**Exercise requirements:** Reproduce verbatim only the lines from the one containing "The model maintains" through the last line below, both included.

**Records for this exercise:**
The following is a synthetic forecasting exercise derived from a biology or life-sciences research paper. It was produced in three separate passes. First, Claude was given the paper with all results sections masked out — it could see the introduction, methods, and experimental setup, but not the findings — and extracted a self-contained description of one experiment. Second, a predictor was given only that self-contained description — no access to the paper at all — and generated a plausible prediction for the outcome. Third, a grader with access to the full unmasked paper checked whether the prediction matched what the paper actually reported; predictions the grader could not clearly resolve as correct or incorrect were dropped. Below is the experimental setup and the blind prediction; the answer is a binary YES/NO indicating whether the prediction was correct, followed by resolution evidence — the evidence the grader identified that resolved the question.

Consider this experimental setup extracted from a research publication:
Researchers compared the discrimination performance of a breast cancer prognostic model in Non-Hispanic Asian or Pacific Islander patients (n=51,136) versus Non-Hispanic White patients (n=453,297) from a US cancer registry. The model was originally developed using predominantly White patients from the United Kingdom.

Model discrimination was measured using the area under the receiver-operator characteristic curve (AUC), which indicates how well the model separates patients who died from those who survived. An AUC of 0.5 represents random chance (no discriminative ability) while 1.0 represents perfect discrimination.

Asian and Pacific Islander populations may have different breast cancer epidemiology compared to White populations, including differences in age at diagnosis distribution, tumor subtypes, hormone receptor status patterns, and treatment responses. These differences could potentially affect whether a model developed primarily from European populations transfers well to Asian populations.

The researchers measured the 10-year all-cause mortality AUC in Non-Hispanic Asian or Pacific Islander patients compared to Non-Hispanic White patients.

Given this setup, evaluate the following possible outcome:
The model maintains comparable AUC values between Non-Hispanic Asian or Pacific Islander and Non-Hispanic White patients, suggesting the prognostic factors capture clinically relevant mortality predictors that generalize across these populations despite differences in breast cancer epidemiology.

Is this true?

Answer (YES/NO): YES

**Output of the exercise:**
The model maintains comparable AUC values between Non-Hispanic Asian or Pacific Islander and Non-Hispanic White patients, suggesting the prognostic factors capture clinically relevant mortality predictors that generalize across these populations despite differences in breast cancer epidemiology.

Is this true?

Answer (YES/NO): YES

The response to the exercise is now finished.